*** EXTRACTED TEXT Section Begins ***

An Interview of Robin Hanson On His New Book “The Age of Em”
Robin Hanson is an associate professor of economics at George Mason University and a research associate at the Future of Humanity Institute of Oxford University. He is also a longtime supporter of the Brain Preservation Foundation. In this interview we talk with Dr. Hanson about his upcoming book, “The Age of Em: Work, Love and Life when Robots Rule the Earth” (coming out June 1st) and his general thoughts about the future of brain emulation.
Michael Cerullo: Dr. Hanson, thank you for sharing your thoughts on brain emulation and your upcoming book. Can you tell us how you became interested in brain emulation?
Robin Hanson: Brain emulations, also known as “ems” or “uploads,” have been a staple of science fiction and futurism for many decades, and many a late night college “bull” session has debated if a computer emulation of a particular human brain is possible, if it would be conscious, or if it would be the “same” person. But as I became a professional social scientist, I realized that the question of what a world full of ems would actually be like was neglected, and that I was in an unusually good position to try to answer it.
Michael Cerullo: In your new book, “The Age of Em: Work, Love and Life when Robots Rule the Earth”, you focus on understanding the implications of brain emulations (or ems). Can you briefly explain what a clan is?
Robin Hanson: An em “clan” is the set of all emulations who are descended from the same original human. While each human can start an em clan, intense economic competition results in most ems coming from the few hundred biggest clans, descended from the humans whose minds are best suited to being productive in the em world. The transition to an em era thus produces an enormous inequality of long term human influence.
Michael Cerullo: One of your main conclusions is that the future may be ruled by clans based on a few hundred or at most a few thousand individuals. Do you see this as a dystopia or a utopia (or neither)?
Robin Hanson: Overall the em world seems to me an improvement over our world, but it is far from a utopia. Ems work most of the time, but they are very good at and obsessed with their jobs. They mostly live and work in spectacular quality virtual realities, have indefinite lifespans and need never feel hunger, pain, sickness, or grime. Given the cultural plasticity of human values, we should beware of projecting our current values onto ems. But if em lives are worth anywhere near as much as our lives, then the huge em population strongly suggests that the em world contains great value.

*** EXTRACTED TEXT Section Ends ***
*** SUPPLIED DATA Section Begins ***

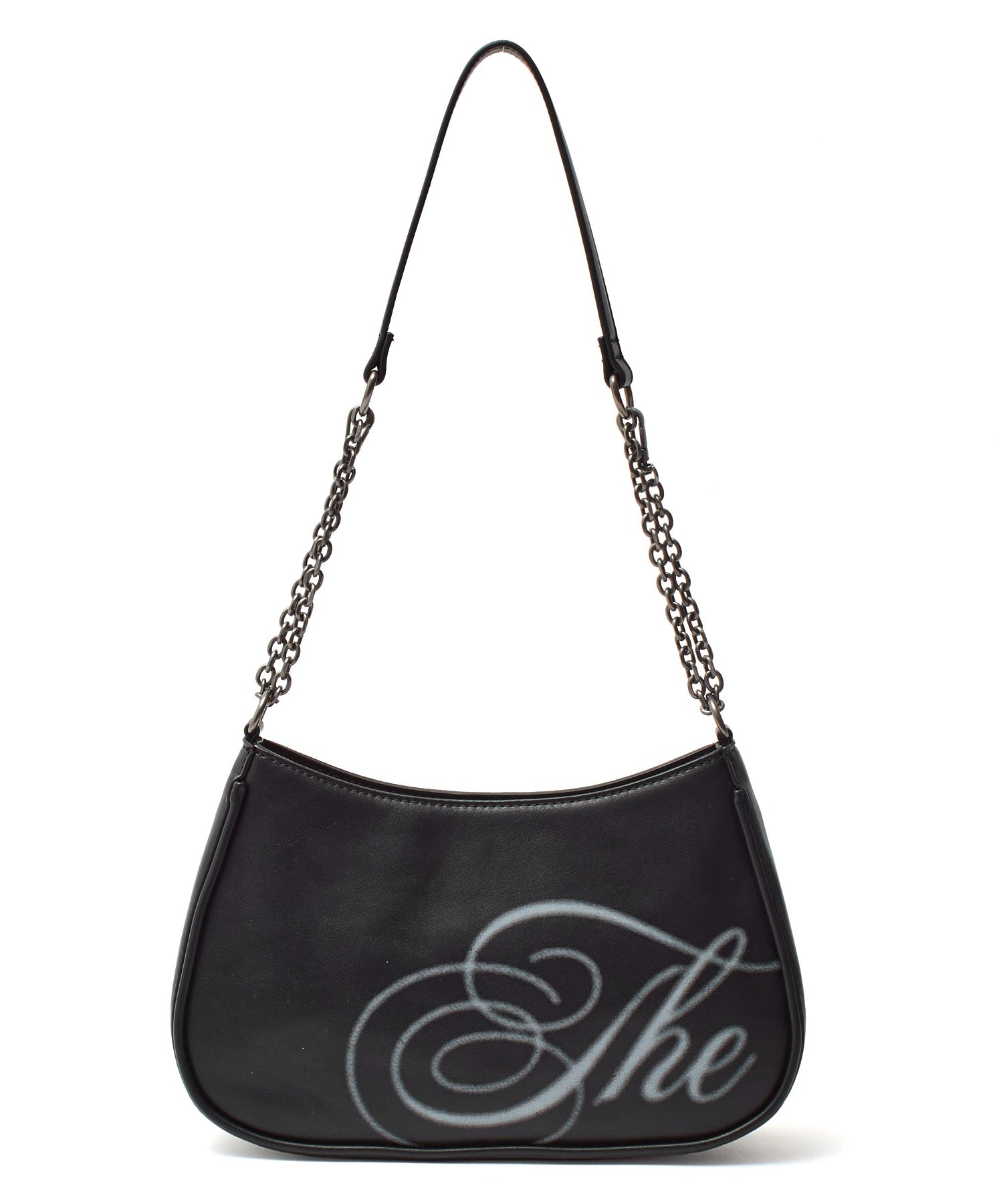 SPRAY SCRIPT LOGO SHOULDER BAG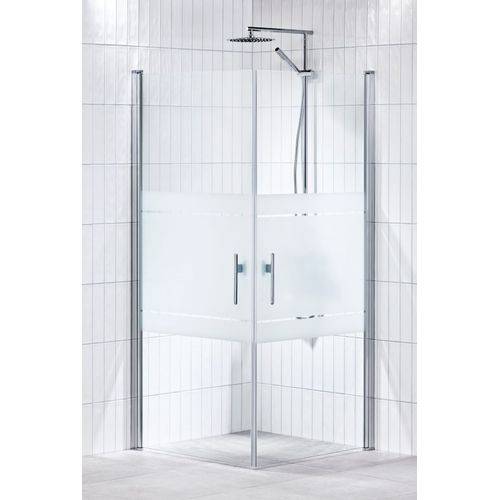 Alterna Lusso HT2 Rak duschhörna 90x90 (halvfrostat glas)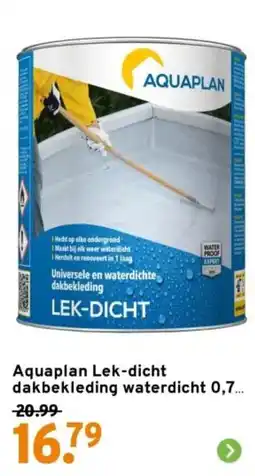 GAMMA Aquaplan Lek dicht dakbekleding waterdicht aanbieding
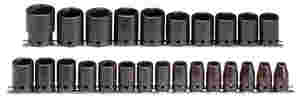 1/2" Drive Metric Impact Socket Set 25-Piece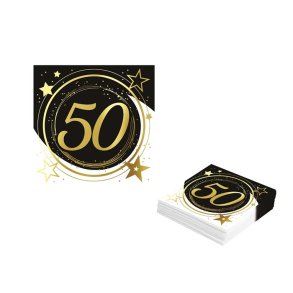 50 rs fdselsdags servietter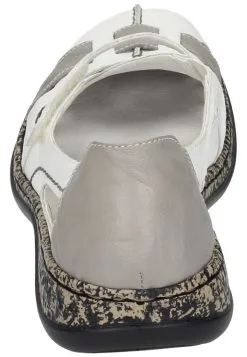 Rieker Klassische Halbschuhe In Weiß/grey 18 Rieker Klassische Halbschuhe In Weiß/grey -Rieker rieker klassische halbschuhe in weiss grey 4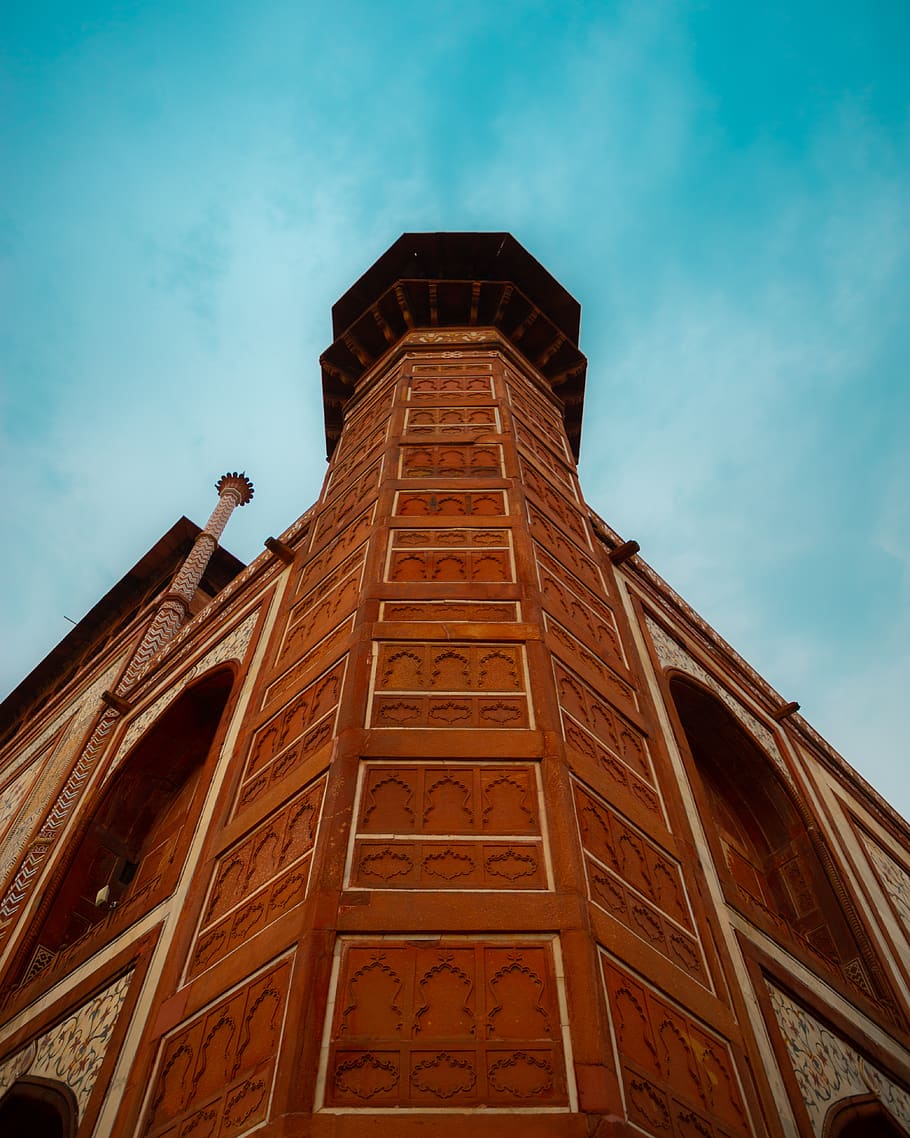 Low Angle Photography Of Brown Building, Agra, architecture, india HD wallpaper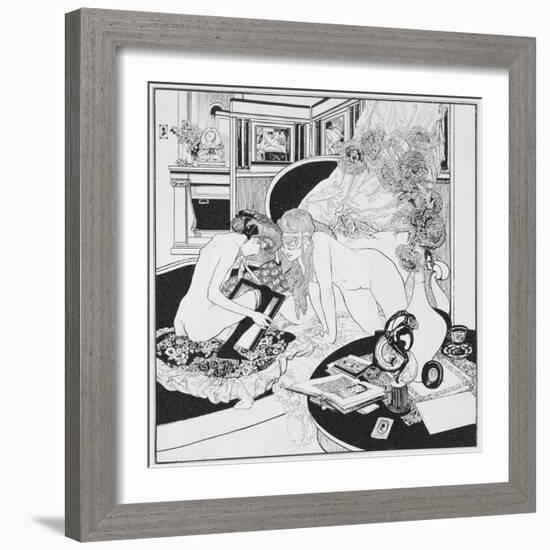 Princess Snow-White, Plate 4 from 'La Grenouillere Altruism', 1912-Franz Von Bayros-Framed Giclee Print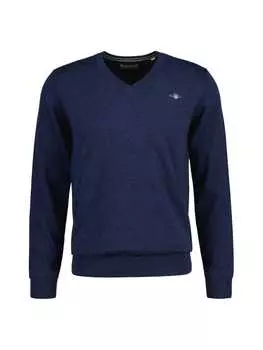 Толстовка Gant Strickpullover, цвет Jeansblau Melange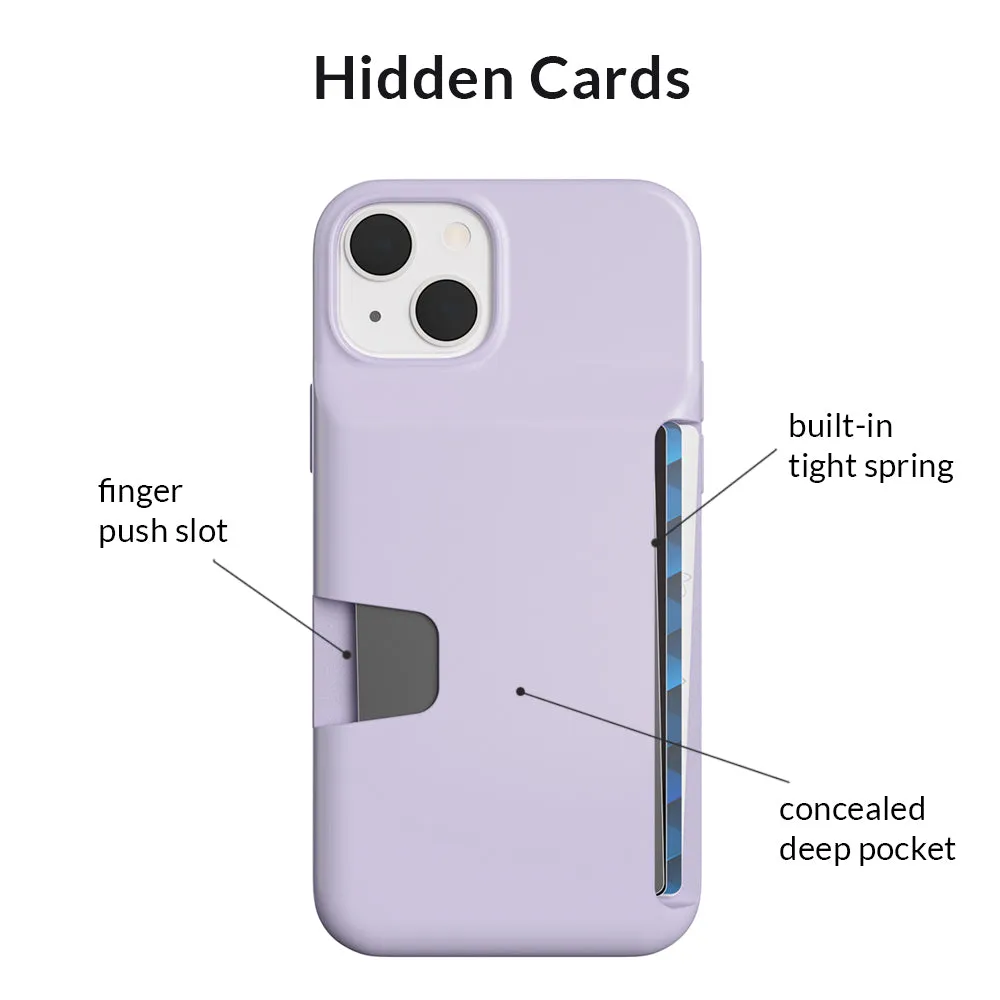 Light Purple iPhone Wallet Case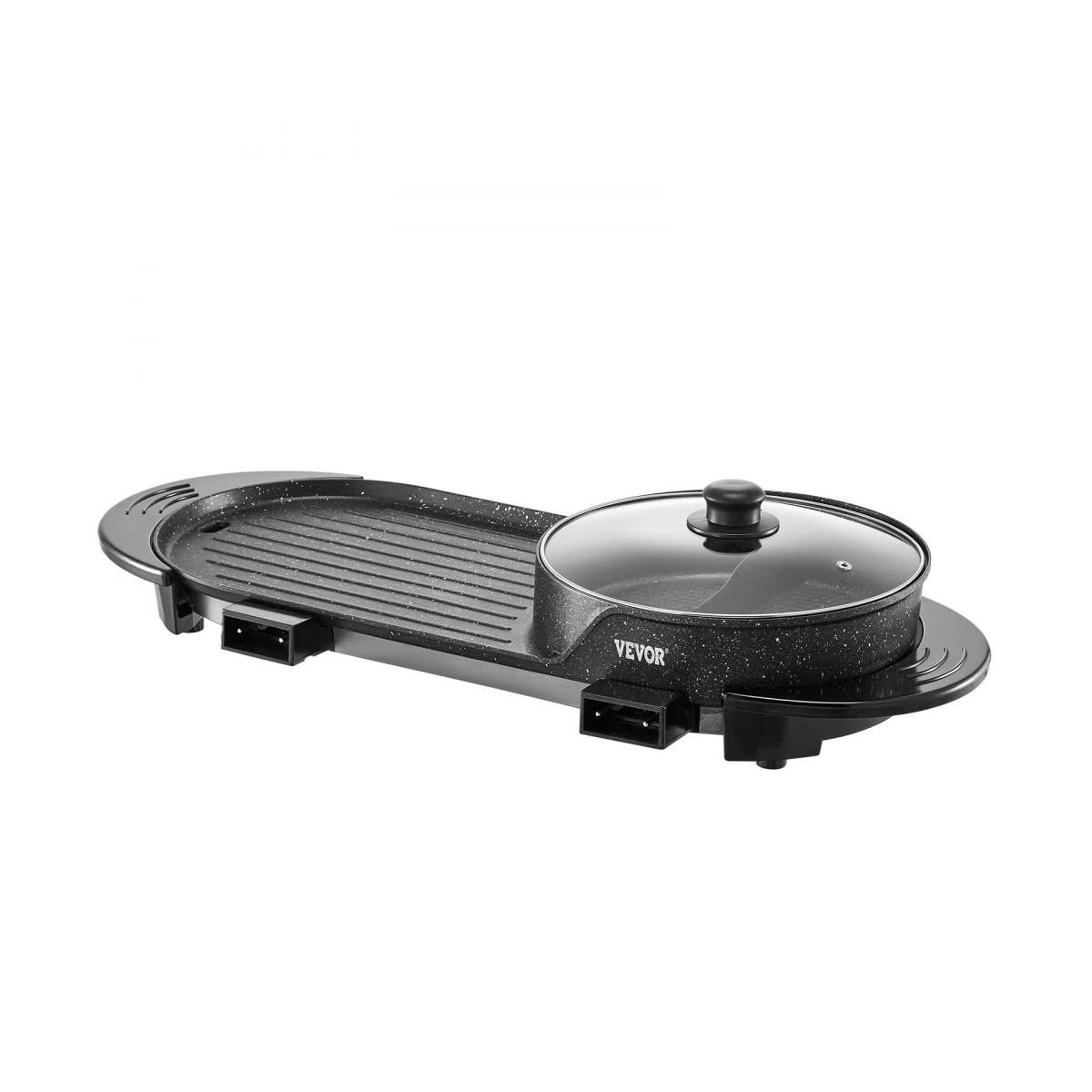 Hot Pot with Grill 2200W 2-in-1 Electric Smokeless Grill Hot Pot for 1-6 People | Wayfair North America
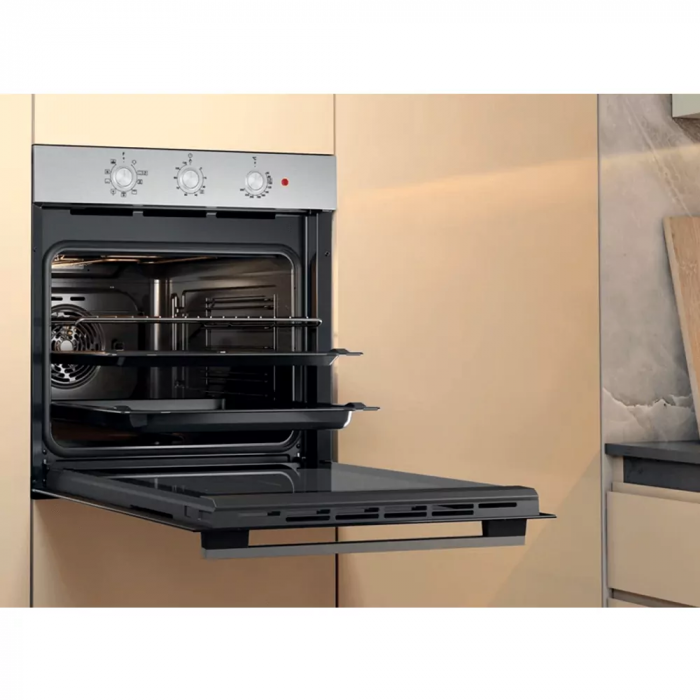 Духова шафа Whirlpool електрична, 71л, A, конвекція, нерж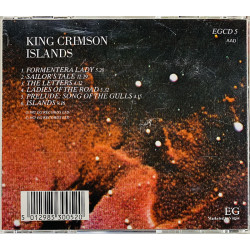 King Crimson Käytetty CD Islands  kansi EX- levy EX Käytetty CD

*** SUPPLIED DATA Section Ends ***

TASK BRIEF — According to the interview, why do most ems descend from only a few hundred of the biggest clans? Explain in one to three sentences. These entries were taken from a separate source.

RESULT OF THIS EXERCISE — Intense economic competition leads most ems to come from the few hundred biggest clans. Those clans descend from the humans whose minds are best suited to being productive in the em world.